152. Maximum Product Subarray: Leetcode Step-by-Step Approach
2 min readNov 23, 2023
PROBLEM STATEMENT:
Given an integer array nums, find a subarray that has the largest product, and return the product.
The test cases are generated so that the answer will fit in a 32-bit integer.
APPROACH:
- Initialization:
- ans is initialized to the first element of the array, as it could be the maximum product itself.
- ma and mi are both initialized to the value of ans.
2. Iteration:
- The loop iterates through the array starting from the second element (index 1).
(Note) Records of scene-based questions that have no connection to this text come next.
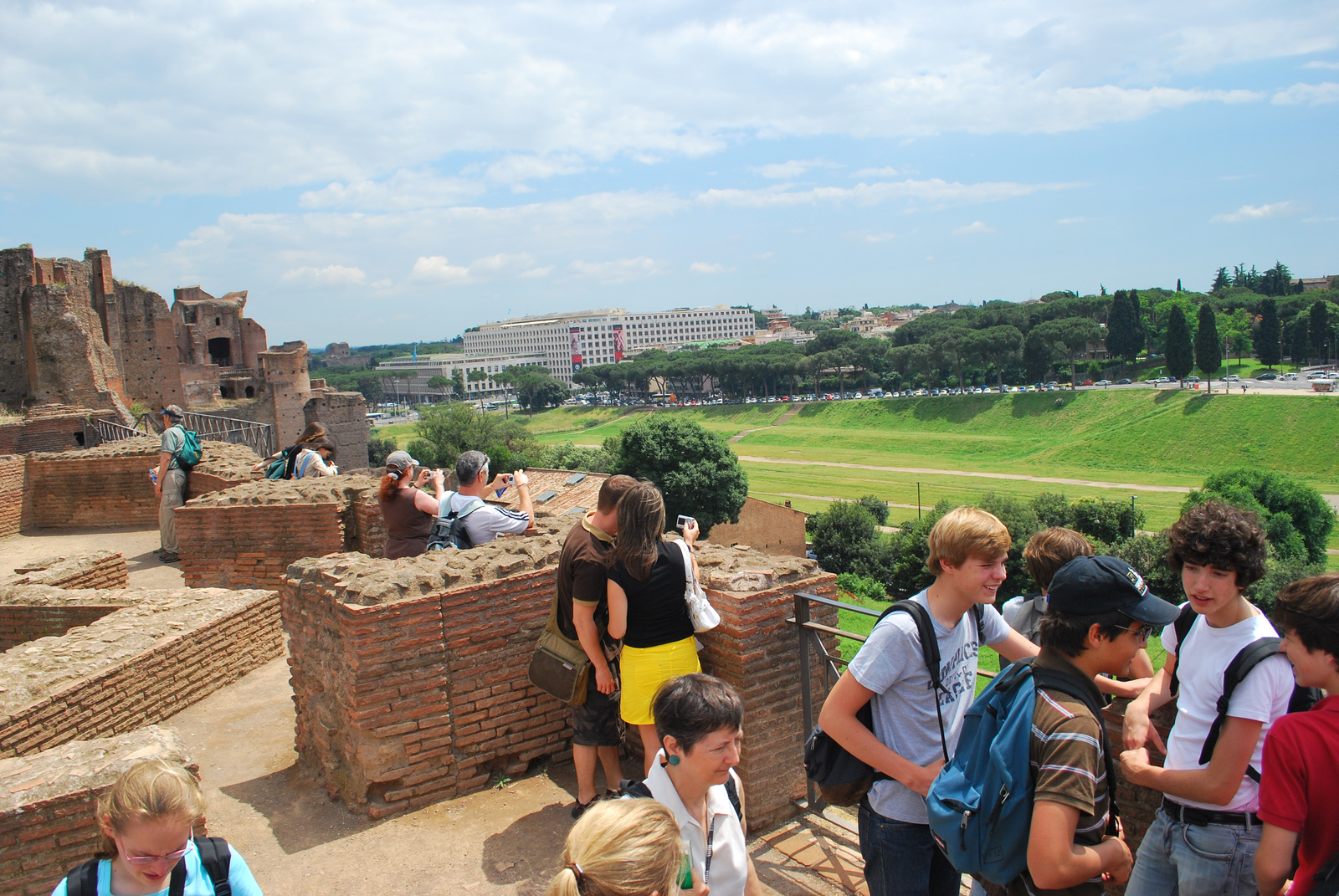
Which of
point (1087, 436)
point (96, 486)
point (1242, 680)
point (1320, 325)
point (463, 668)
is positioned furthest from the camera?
point (1320, 325)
- For each element nums[i] :
- If nums[i] <0 , it indicates a potential change in the sign of the product. To handle this case, swap ma and mi values. This ensures that ma always holds the maximum positive product and mi always holds the maximum negative product.
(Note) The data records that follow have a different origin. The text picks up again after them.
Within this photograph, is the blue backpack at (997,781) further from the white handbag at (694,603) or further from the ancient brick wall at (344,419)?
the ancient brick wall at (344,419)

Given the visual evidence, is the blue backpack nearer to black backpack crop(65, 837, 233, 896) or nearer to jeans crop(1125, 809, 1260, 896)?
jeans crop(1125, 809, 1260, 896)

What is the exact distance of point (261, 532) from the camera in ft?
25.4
- Update the ma and mi values.
- After updating ma and mi, compare the current value of ma with the current value of ans. If ma is greater than ans, update ans to reflect the new maximum product.
3. Return Value:
- The function returns the final value of ans, which represents the maximum product of any subarray within the given array.
#include <iostream>
#include <vector>
#include <algorithm>
class Solution {
public:
int maxProduct(std::vector<int>& nums) {
int ans = nums[0];
int ma = ans;
int mi = ans;
for(int i=1; i<nums.size(); i++){
if(nums[i]<0){
std::swap(ma, mi);
}
ma = std::max(nums[i], ma * nums[i]);
mi = std::min(nums[i], mi * nums[i]);
ans = std::max(ma, ans);
}
return ans;
}
};
int main() {
Solution solution;
std::vector<int> nums = {2, 3, -2, 4, -1};
std::cout << "Maximum product of subarray: " << solution.maxProduct(nums) << std::endl;
return 0;
}TIME COMPLEXITY: O(N)